Demand for video advertising is soaring with annual double-digit growth projected for the foreseeable future. This means now is the time for the industry to develop adequate checks and balances to ensure advertisers are buying what they think they’re buying when they launch their video campaigns.
Because in my experience, they are not.
To understand why I say this, let’s go back in time. When video ads first arrived in the market, nearly all appeared in-stream (i.e. pre-roll format) and were displayed only when consumers requested access to content. Advertisers could count on captive audiences, since most consumers were highly motivated to watch desired content, and their ads appeared in video players that were squarely in the consumer’s field of vision.
Additionally, this was the early days of video exchanges where syndicators and publishers worked together to serve video ads in as many pre-roll spots as possible.
Some engaged in questionable practices. For instance, to fulfill large video orders, certain publishers would play the advertiser’s ad in every available video impression across their sites and network of sites. A consumer who visit three or four pages sees the same ad over and over again. As a result, the advertiser pays a premium for impressions that have diminishing returns.
Not surprisingly, demand for video advertising outstripped the available in-stream inventory, so publishers looked for other inventory options.
The recent response has been in-banner video inventory, which is essentially limitless. That’s why today we see video ads appearing all over web pages, from top to bottom. Much of it appears in video players that are too small to do anything other than annoy consumers.

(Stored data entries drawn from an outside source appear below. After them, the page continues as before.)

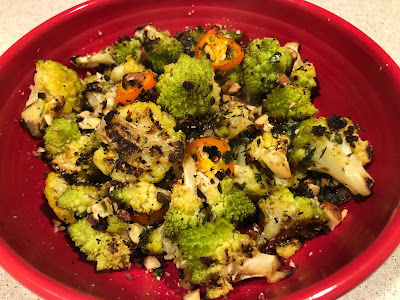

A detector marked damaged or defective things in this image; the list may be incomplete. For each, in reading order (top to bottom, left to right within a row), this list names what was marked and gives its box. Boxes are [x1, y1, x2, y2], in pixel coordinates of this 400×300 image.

blackened charred spot [328, 114, 346, 131]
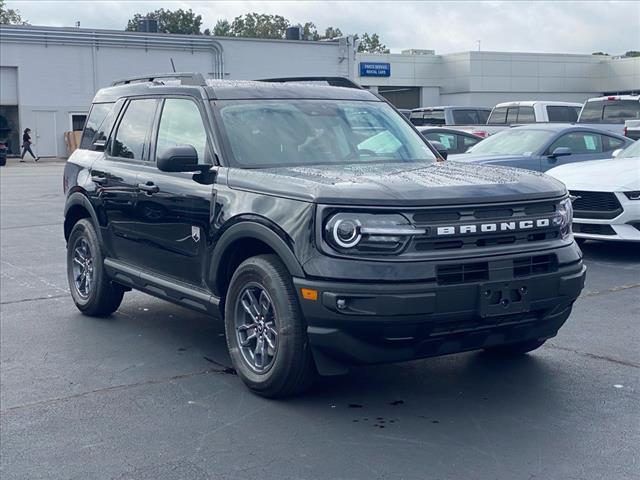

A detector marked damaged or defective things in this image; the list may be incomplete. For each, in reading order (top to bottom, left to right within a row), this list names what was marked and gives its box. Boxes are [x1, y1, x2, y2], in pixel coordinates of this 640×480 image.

crack in pavement [0, 290, 69, 306]
crack in pavement [544, 344, 640, 370]
crack in pavement [1, 366, 236, 414]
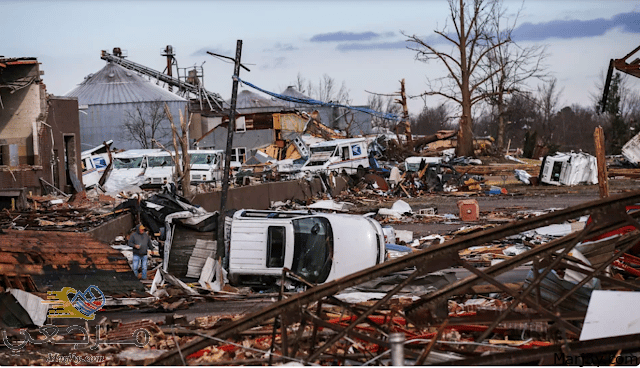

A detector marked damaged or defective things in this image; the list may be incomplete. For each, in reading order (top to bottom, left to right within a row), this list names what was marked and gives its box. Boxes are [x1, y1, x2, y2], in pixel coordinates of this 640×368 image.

crushed vehicle [300, 137, 370, 177]
overturned white van [302, 138, 370, 177]
crushed vehicle [226, 210, 384, 284]
damaged white truck [226, 210, 384, 284]
overturned white van [228, 210, 384, 284]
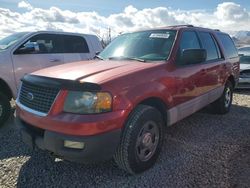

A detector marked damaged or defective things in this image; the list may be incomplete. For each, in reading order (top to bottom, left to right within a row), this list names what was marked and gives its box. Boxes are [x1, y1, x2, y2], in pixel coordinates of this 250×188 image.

crumpled hood [31, 59, 160, 83]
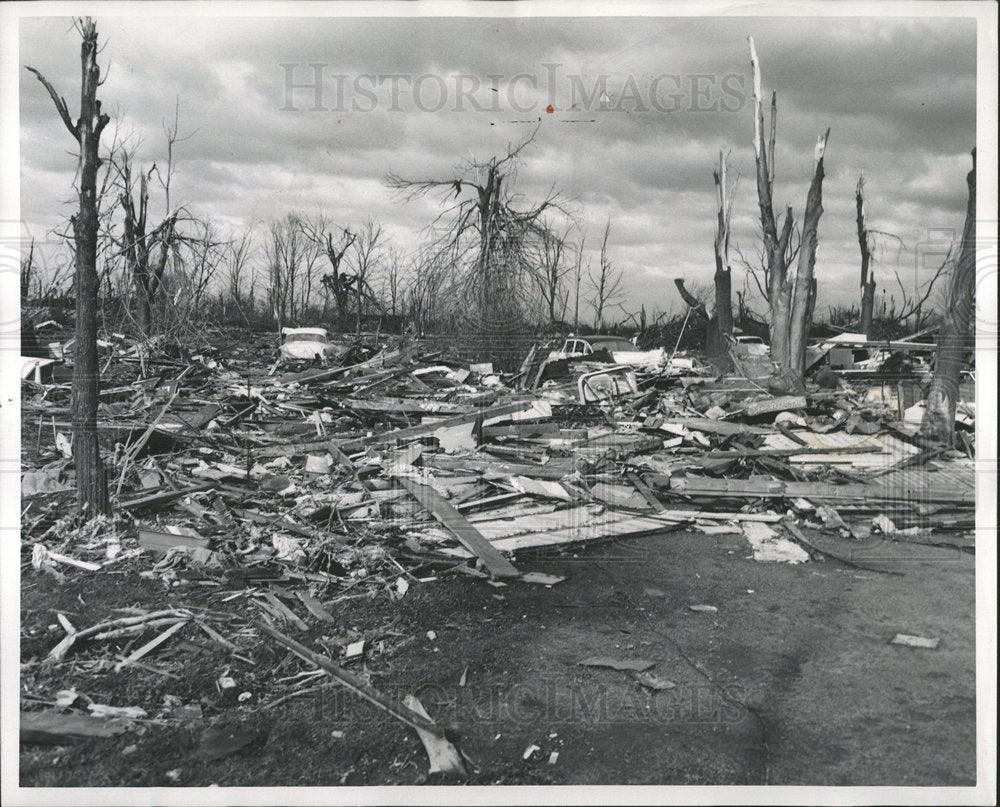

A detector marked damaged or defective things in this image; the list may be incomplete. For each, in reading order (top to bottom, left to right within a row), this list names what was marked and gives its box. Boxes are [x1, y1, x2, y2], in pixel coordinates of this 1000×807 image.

broken plank [396, 474, 520, 580]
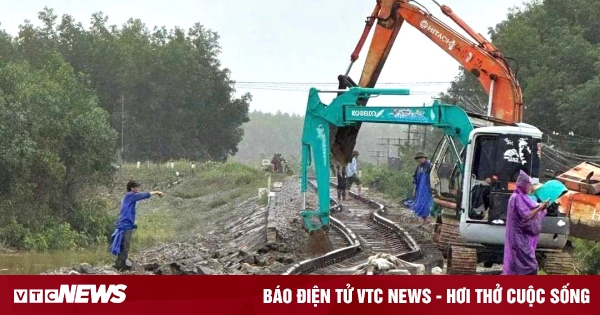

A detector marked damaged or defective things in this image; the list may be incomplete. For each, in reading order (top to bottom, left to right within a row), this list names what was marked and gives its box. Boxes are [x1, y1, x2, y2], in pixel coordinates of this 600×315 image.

damaged railway track [284, 179, 424, 276]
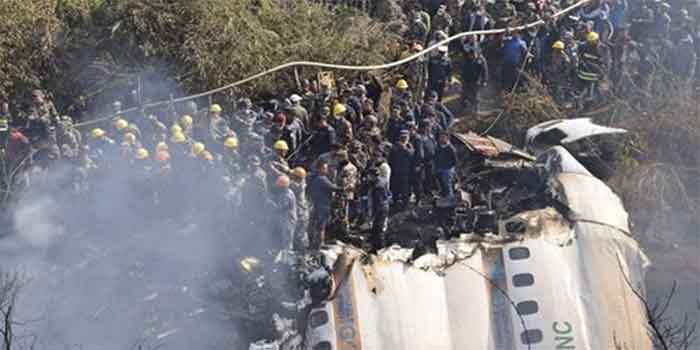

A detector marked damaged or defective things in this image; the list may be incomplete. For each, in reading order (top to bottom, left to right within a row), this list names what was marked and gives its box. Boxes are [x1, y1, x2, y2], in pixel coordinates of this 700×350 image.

charred wreckage [241, 118, 652, 350]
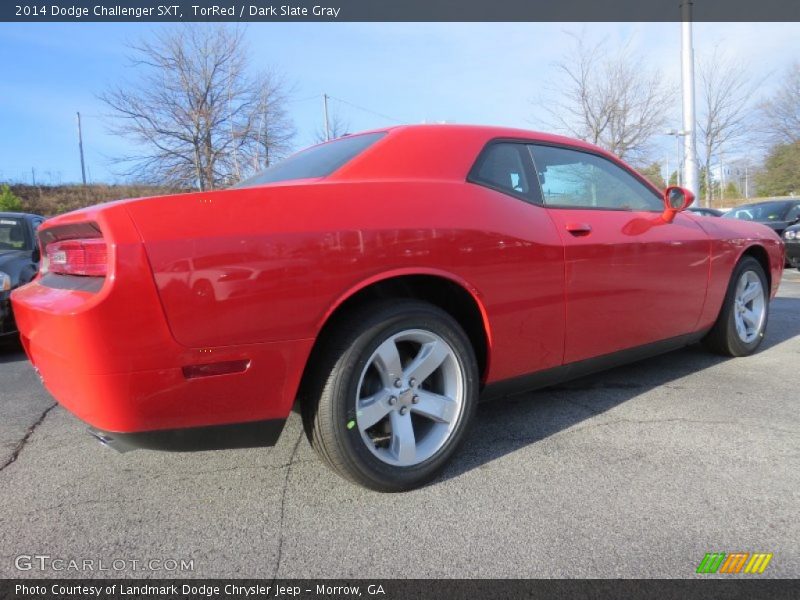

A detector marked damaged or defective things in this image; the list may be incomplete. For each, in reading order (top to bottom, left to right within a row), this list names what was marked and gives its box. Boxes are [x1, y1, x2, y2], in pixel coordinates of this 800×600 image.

crack in pavement [0, 404, 56, 474]
crack in pavement [270, 432, 304, 580]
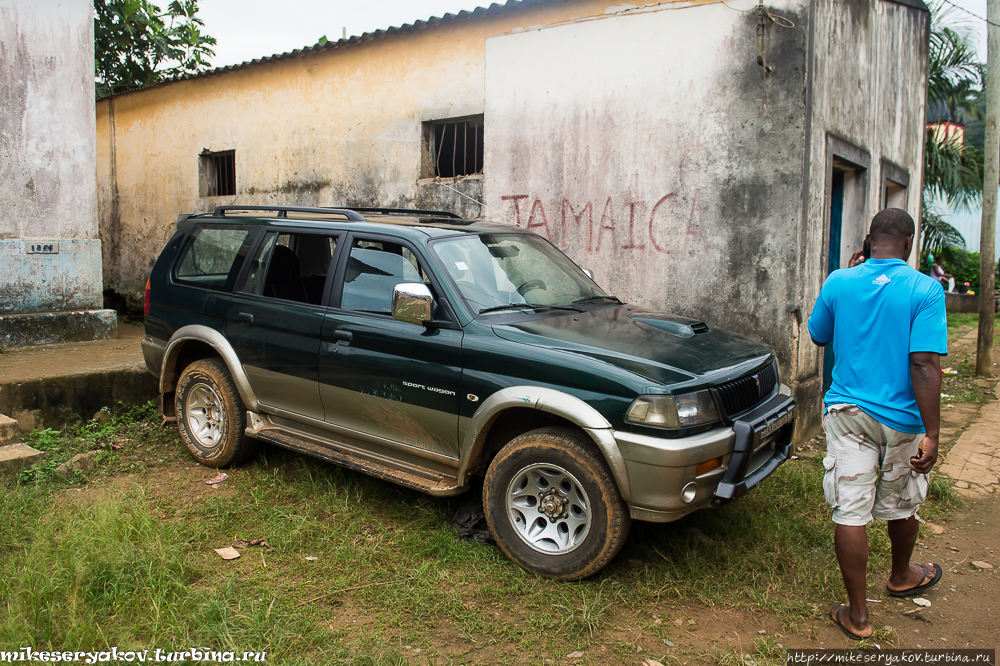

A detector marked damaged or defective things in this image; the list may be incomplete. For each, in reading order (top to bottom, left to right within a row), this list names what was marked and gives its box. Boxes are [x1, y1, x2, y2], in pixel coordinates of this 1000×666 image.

peeling paint wall [0, 0, 100, 314]
rusty roof sheet [99, 0, 556, 100]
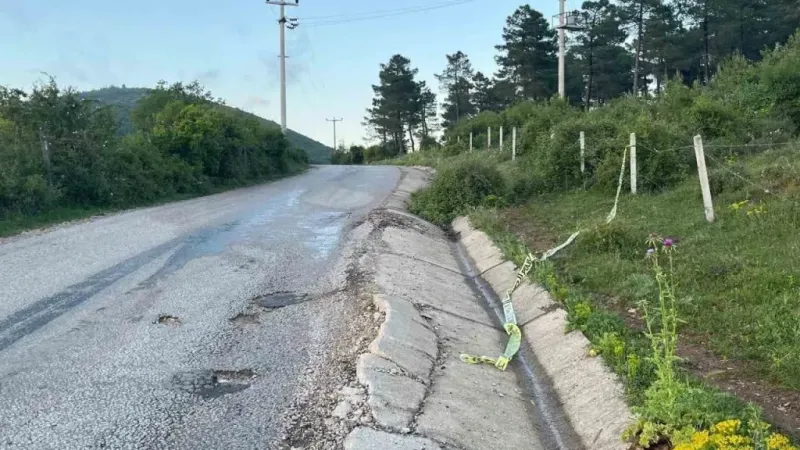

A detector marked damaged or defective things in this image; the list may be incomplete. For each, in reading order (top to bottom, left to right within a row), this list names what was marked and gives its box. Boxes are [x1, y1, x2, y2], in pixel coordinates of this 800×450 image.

cracked asphalt surface [0, 165, 400, 450]
pothole in road [253, 292, 310, 310]
pothole in road [169, 370, 256, 400]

This begs a multitude of questions. Do all video ad formats offer advertisers equal value? Is a video ad that’s squeezed into a side ad unit and runs in-banner without any real video content after it capable of delivering the same impact as one that appears as a pre-roll to desired content? Does the content of the actual video matter? Does size of the video player and the surrounding content matter to campaign performance?
And if so, why are many of these factors virtually unknown to buyers?
Despite this obvious lack of clarity, it is clear that there is a significant difference in quality. However, there isn’t a commonality for advertisers to know or control which format they’re buying, or if those ad units offer the quality they expect.
That’s why the industry needs to ensure advertisers have complete transparency into all video formats and attributes, especially when served in a moderated environment.
If we don’t establish any checks, limitless in-banner inventory will likely lead to mistrust, decreased demand and plummeting video prices – bad for publishers – as well as an increase in worthless inventory, which harms advertisers.
Viewability is now a currency for purchasing video inventory, but that metric alone isn’t enough to ensure ad quality. There are a host of attributes that affect value, including video format, size of video player, placement on page, and the subject matter of the actual video content.
Advertisers can’t optimize their campaigns for performance in any meaningful way until they have the means to understand and control those attributes.